The Student Upward Mobility Initiative grant program seeks studies that identify and measure the skills and competencies in late high school (grades 11–12) that propel students into economic mobility and the ways in which skill development and access to opportunity in early high school and middle school shape those trajectories.
Donor Name: Urban Institute
State: All States
County: All Counties
Territory: American Samoa, Commonwealth of Northern Mariana Islands, Commonwealth of Puerto Rico, Guam, U.S Virgin Islands
Type of Grant: Grant
Deadline: 10/10/2025
Size of the Grant: $100,000 to $500,000
Grant Duration: 2 Years
Details:
SUMI works to support students’ economic mobility by identifying the PK–12 skills and competencies across the categories of academic achievement; cognitive, social, and emotional skills; health and well-being; social capital; and career preparation that drive long-term success, especially for those from backgrounds of economic disadvantage. This request for proposals (RFP), which builds on the first, represents an additional step toward the long-term vision of equipping education policymakers and practitioners with a short list of key mobility drivers and measures of them around which to design systems and structures and better understand the role of short- and long-term benefits of earlier skill development
Two Proposal Tracks
- Track 1: Developing Better Measures of Likely Mobility Drivers
- Track 2: Identifying and Validating Mobility Drivers.
Funding Information
Student Upward Mobility Initiative expected to award $3 million in grants up to 24 months in length, ranging from $50,000 to $500,000, with most projects falling below $350,000.
- Small grants, $50,000 to $150,000: Projects that use existing data with minimal novel or high-cost cross-system matching and linkages, are pilot-testing measures, or are conducting long-term followups of earlier studies with new administrative data.

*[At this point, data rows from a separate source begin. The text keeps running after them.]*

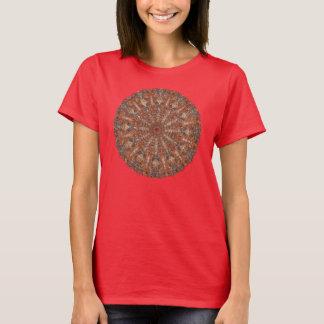 Marokkanisches Mandalamuster in den T-Shirt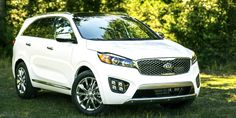 The new #Sorento receives 5 star rating by @NHTSAgov, proving to be the perfect getaway vehicle! #SoIDEAL #Kia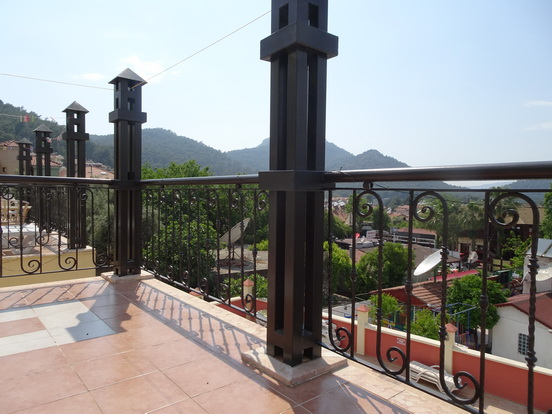 11c. balcony left_resize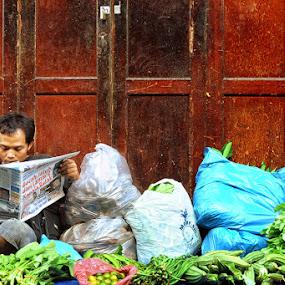 read by Anton Adhitian Nurgraha - People Street & Candids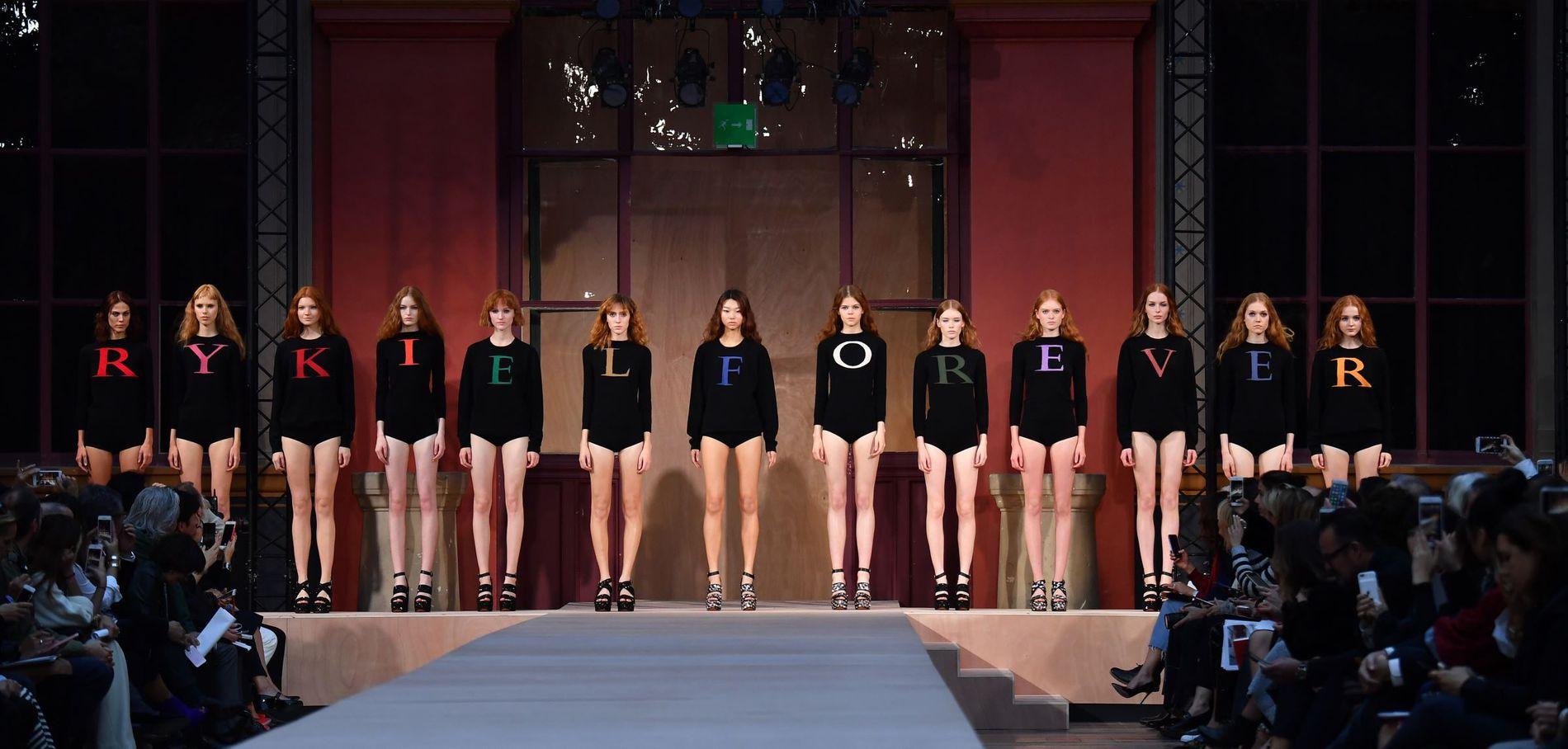 Le-defile-Sonia-Rykiel-a-la-fashion-week-de-Paris_exact1900x908_l.jpg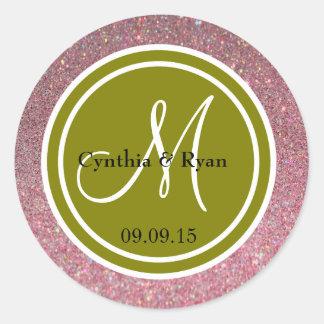 Monograma del boda del brillo rosado y del verde etiquetas redondas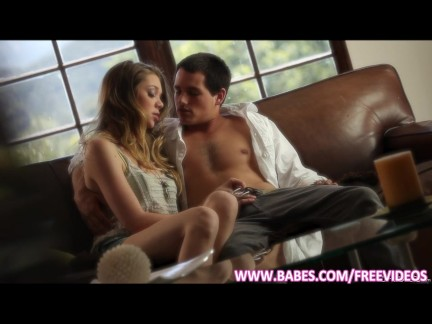 Petite teen Jessie Andrews seduces her man
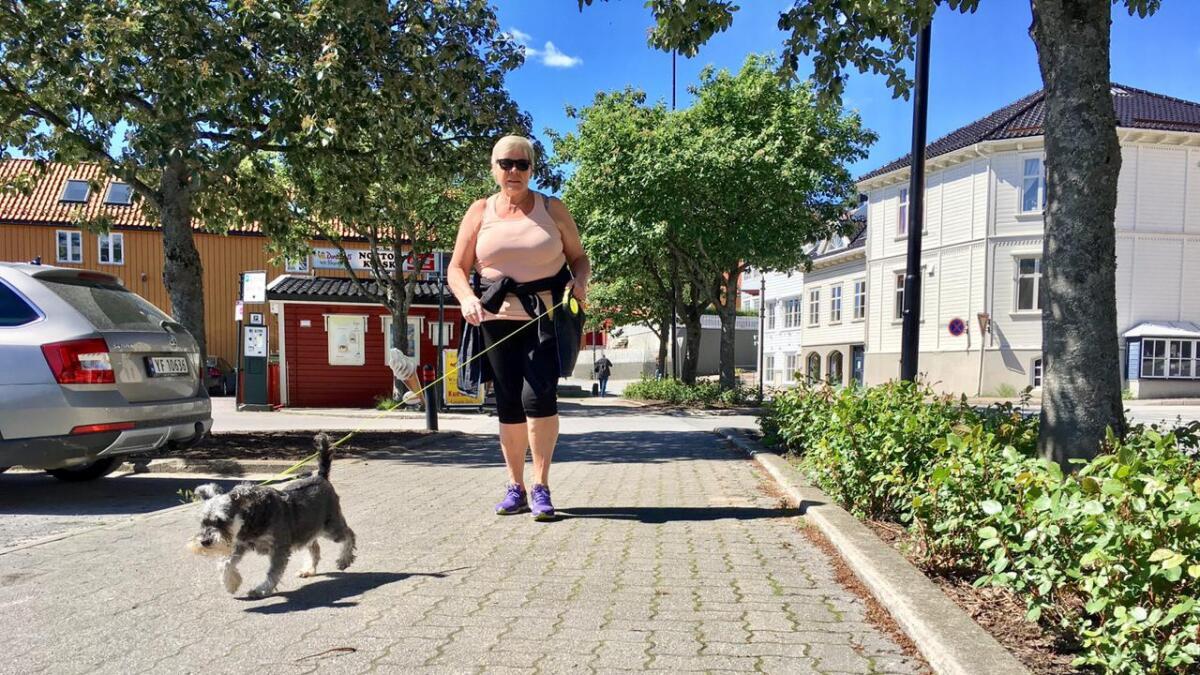 Når Hellen Katrin Bjellerås er ute med hunden sin, har hun alltid hundepose med. Og hun bruker den.     Ikke noe irriterer hundevennen mer enn de hundeeierne som gir blaffen i å plukke opp etter sin firbeinte venn.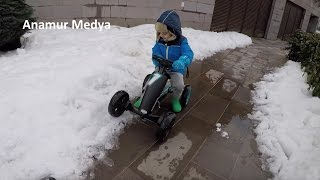 Selim Anamur karda pedallı gokart test ediyor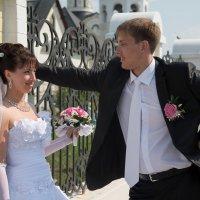 Прогулка возле церкви :: Александр Фищев
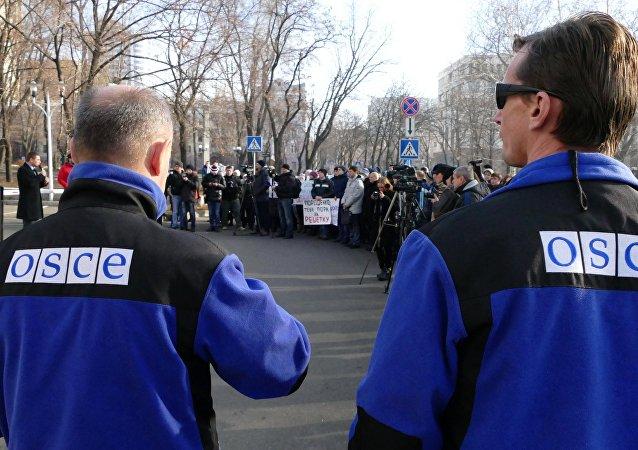 Funcionários da OSCE durante monitoramento da situação em Donetsk (arquivo)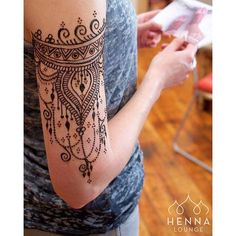 Wrap-around henna.  So beautiful #arm #henna #design: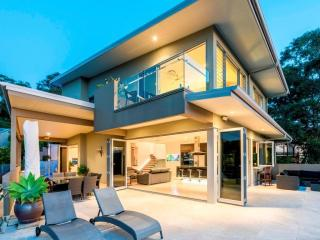 20 Panorama Drive, Currumbin - Pacific Paradise vacation rentals
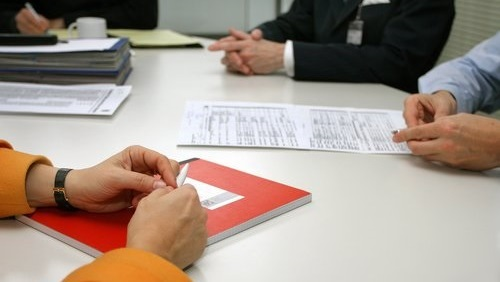 práce kancelář schůze schůzka meeting jednání porada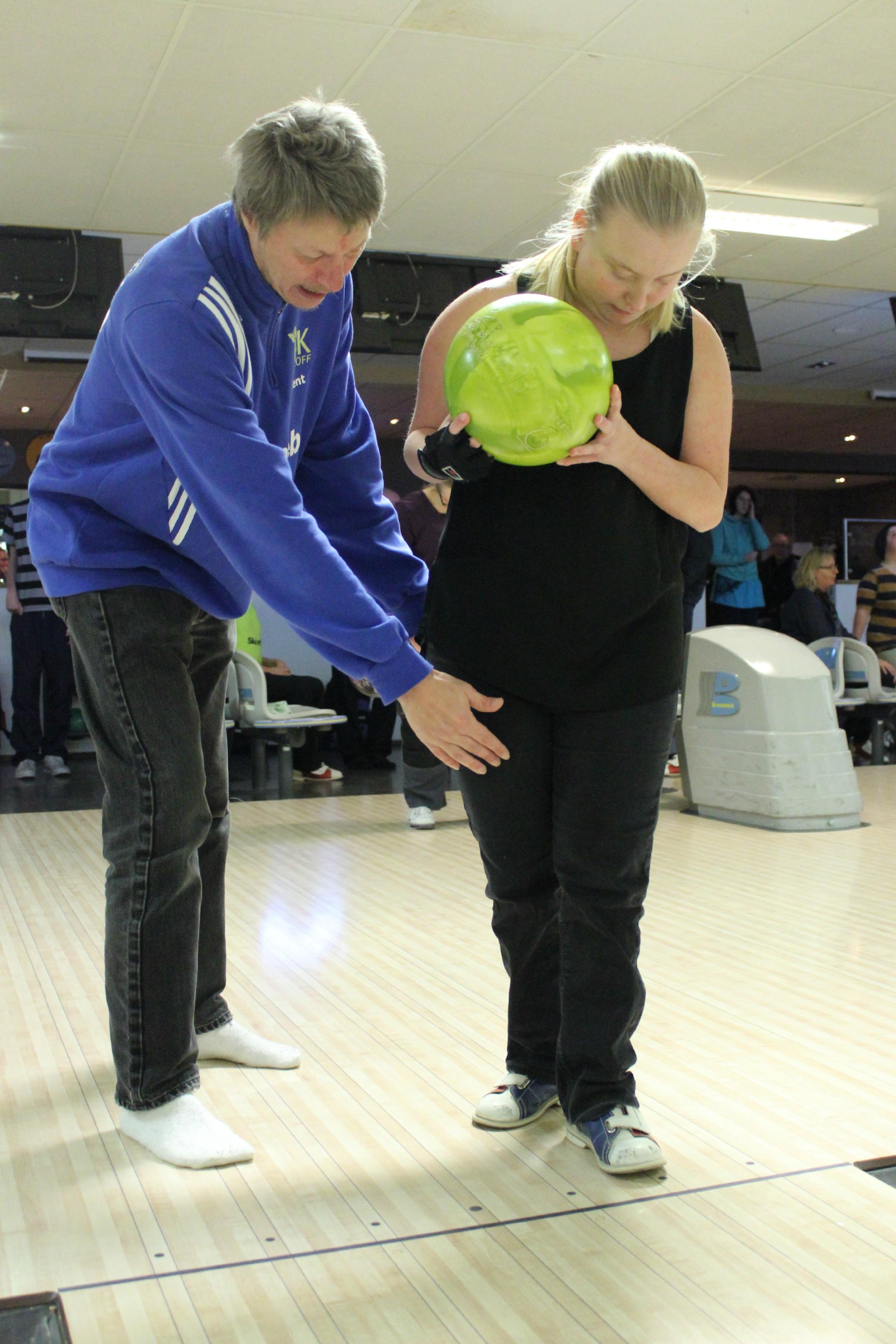 bowling-karin-kent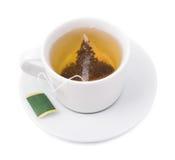 Saquinho de chá em um copo branco na Fotografia de Stock
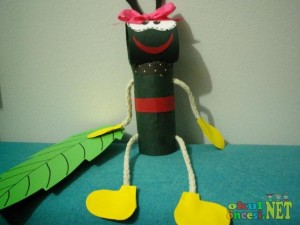 toielt paper roll ant craft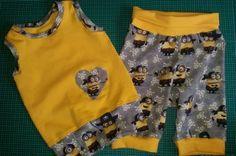 Sandra hat uns netterweise noch diese Minions-Kombination aus dem Hause Klimperklein gezeigt. Die kleinen gelben Männchen kommen durch die Kombination mit gelbem Baumwolljersey besonders gut zur Geltung. Ein Outfit, das garantiert jede Bewegung mitmacht.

- Large grants, $150,001 to $500,000: Projects that collect original data, are newly linking administrative data across domains, or paying for costly previously matched data or computing costs.
Eligibility Criteria
Teams should be led by principal investigators with experience conducting research and an affiliation with an eligible nonprofit organization, such as an academic institution, public entity, or state or local government agency. All organizations must be based in the United States or its territories. They do not award grants to individuals.